Today we pose the question to our virtual panel of experts, “How far can we trust the science of climate change?”

Join the debate and leave your comments below.

bjorn2

Bjorn Lomborg, statistician and author of “The Skeptical Environmentalist”:

The vast majority of climate scientists tell us that increases in carbon dioxide cause higher temperatures over time. We know that this will mean changes in rainfall, melting of snow and ice, a rise in sea level, and other impacts on plants, wildlife, and humans.

There is still meaningful and important work going on looking at the range of outcomes that we should expect–it is wrong to suggest that “all of the science is in”– but I think it is vital to emphasize the consensus on the most important scientific questions.

With some people drastically under-playing the effects of warming and others significantly exaggerating them, my view is that the careful research of the United Nations panel of climate change scientists, the IPCC, is the best guide to what we can expect from global warming – expecting a temperature increase by the end of the century between 1.6 and 3.8 degreesC (or 2.9-6.8 degrees F) higher than today’s temperatures.

There were disturbing revelations in the “Climategate” files – the stolen emails that showed some of the world’s most influential climatologists going to great lengths to enforce what amounts to a party line on climate change. (See related story here.)

Data that didn’t support their assumptions about global warming were fudged.

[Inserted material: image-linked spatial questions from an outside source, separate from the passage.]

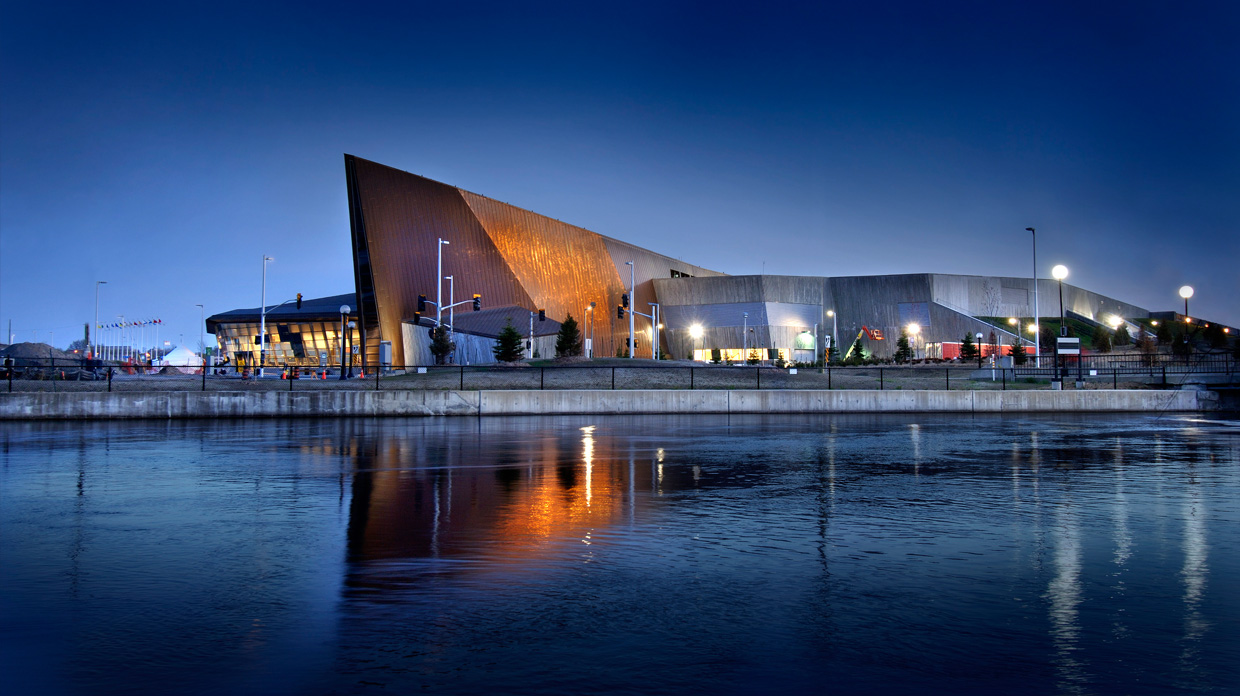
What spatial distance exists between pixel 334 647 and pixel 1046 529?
21.2 ft

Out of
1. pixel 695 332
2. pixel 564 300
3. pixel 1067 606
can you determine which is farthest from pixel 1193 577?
pixel 695 332

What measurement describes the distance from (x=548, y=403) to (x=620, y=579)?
23.1 m

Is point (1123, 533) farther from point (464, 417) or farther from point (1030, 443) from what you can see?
point (464, 417)

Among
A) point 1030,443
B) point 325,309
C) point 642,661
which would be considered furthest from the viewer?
point 325,309

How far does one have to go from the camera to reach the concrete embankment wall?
26656mm

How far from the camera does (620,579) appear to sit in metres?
5.91

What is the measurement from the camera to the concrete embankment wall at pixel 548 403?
26656 mm

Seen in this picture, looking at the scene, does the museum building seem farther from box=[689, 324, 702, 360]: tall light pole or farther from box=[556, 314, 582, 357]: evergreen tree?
box=[556, 314, 582, 357]: evergreen tree

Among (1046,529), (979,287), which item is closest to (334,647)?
(1046,529)

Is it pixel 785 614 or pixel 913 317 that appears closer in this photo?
pixel 785 614

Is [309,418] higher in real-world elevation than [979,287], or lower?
lower

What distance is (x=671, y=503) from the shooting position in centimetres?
945

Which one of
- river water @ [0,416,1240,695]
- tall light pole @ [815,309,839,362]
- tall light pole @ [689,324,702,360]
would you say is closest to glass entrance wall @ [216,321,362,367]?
tall light pole @ [689,324,702,360]

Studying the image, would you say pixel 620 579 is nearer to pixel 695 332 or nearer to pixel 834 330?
pixel 695 332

Experts who disagreed with their conclusions were denigrated as “idiots” and “garbage.” Peer-reviewed journals that dared to publish contrarian articles were threatened with boycotts. Dissent was stifled, facts were suppressed, scrutiny was blocked, and the free flow of information was choked off.

These emails – quite predictably – have been seized on by skeptics of man-made climate change as “proof” that global warming is a hoax. And this is the most unfortunate part of “Climategate.”

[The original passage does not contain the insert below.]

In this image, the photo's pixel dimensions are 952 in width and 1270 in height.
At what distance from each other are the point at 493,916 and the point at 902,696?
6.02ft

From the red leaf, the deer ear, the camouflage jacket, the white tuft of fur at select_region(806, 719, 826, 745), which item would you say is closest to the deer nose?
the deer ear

Global warming is not a hoax, but at a time when opinion polls reveal rising public skepticism about climate change, this unsavory glimpse of scientists trying to cook the data is simply unhelpful.

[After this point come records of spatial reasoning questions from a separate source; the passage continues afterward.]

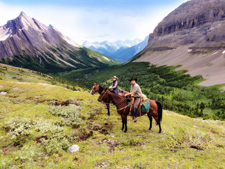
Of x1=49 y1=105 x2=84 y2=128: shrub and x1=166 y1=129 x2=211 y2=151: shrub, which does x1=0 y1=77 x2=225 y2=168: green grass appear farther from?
x1=49 y1=105 x2=84 y2=128: shrub

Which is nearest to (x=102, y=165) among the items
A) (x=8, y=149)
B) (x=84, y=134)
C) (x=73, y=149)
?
(x=73, y=149)

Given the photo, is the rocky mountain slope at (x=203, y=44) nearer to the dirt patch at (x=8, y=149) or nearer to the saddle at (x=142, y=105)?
the saddle at (x=142, y=105)

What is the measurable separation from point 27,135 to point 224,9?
255 meters

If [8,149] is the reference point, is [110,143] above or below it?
below

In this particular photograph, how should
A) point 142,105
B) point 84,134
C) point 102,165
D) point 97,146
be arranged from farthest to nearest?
point 142,105
point 84,134
point 97,146
point 102,165

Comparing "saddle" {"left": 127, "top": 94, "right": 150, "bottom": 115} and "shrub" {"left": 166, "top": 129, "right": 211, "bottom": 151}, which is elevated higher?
"saddle" {"left": 127, "top": 94, "right": 150, "bottom": 115}

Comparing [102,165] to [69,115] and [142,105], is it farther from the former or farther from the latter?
[69,115]

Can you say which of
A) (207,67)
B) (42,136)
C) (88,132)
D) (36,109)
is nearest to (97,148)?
(88,132)

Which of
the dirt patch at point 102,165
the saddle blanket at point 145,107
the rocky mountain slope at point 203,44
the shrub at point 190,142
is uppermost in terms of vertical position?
the rocky mountain slope at point 203,44

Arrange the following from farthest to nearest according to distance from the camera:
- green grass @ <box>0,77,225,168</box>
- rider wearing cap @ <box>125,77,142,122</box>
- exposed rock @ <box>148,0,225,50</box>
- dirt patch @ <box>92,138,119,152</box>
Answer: exposed rock @ <box>148,0,225,50</box>
rider wearing cap @ <box>125,77,142,122</box>
dirt patch @ <box>92,138,119,152</box>
green grass @ <box>0,77,225,168</box>

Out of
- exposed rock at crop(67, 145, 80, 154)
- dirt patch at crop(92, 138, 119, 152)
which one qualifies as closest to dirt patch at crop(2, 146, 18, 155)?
exposed rock at crop(67, 145, 80, 154)

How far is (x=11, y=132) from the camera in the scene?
9.77 meters

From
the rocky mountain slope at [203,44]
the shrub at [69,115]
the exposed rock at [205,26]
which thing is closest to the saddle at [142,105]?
the shrub at [69,115]

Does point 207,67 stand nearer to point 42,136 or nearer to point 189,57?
point 189,57
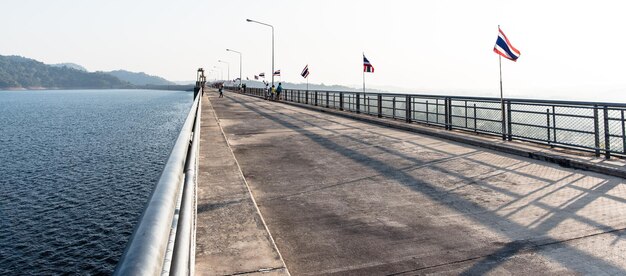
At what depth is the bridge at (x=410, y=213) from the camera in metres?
4.32

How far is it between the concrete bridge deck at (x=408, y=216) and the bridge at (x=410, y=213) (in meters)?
0.02

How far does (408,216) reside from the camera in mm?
5926

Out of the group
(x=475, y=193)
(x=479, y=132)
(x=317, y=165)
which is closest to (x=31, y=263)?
(x=317, y=165)

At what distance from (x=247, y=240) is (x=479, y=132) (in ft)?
38.8

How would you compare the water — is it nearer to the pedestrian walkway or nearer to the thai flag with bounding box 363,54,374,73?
the pedestrian walkway

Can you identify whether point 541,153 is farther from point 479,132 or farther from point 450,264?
Result: point 450,264

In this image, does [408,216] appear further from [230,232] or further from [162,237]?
[162,237]

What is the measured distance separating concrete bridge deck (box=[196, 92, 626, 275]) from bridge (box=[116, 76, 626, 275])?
0.02m

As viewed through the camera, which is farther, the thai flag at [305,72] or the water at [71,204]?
the thai flag at [305,72]

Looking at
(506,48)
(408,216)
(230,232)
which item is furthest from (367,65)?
(230,232)

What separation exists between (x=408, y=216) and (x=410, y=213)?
0.50 ft

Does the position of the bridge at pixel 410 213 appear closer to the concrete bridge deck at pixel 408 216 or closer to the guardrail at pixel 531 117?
the concrete bridge deck at pixel 408 216

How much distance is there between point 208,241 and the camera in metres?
4.77

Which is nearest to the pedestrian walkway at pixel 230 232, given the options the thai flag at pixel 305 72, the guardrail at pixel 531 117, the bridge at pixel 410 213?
the bridge at pixel 410 213
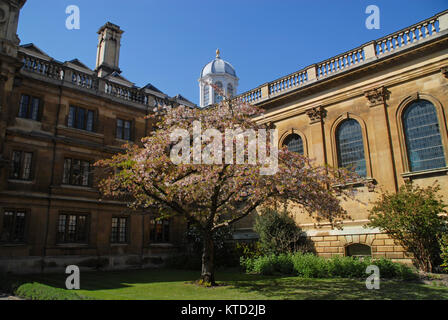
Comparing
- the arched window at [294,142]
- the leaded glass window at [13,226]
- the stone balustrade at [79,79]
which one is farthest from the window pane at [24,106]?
the arched window at [294,142]

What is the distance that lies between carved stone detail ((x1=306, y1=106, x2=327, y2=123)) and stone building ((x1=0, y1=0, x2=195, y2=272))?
11538mm

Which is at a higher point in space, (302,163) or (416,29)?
(416,29)

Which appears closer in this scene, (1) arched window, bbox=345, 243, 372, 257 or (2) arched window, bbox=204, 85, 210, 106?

The most relevant, significant dialogue today is not about interpretations of natural science, but about the different possible solutions to global warming, and what their costs and benefits would be.

I am not a global warming skeptic. But I am deeply skeptical of our dogged, single-minded pursuit of a policy response to global warming that has failed to work for nearly twenty years.

******************

knut2

Knut Alfsen, head research director, Center for International Climate and Environmental Research, Oslo (CICERO):

Of course, science is never (or very seldom) “done” or “finished” in the sense that it provides the full and final answer to a particular question or a set of questions.

At its roots, science is a structured dialog where hypotheses are put forward and tested in various well structured ways.

Occasionally it is possible to disprove a hypothesis, but we almost never get a 100 percent proof of the validity of the hypothesis.

At best it may gain credibility over time as it withstands more and more tests. So in one way we cannot completely trust climate science to come up with the final truth.

If, on the other hand, we more modestly want to know what we currently know of the problem, we can do, as IPCC does, listen in on the ongoing scientific dialog and extract the “current truth” about climate change; its causes, effects and possible remedies.

The field of climate science is lucky in having IPCC to carry out intergovernmental assessments of the “current truths”. The assessments are carried out according to strict procedural rules in a transparent and open way, thus lending credibility to the assessment reports themselves.

Big values are at stake when it comes to climate change. On the one hand, the potential damage of unchecked climate change is staggering. On the other hand the costs of necessary mitigation of greenhouse gas emissions are also substantial.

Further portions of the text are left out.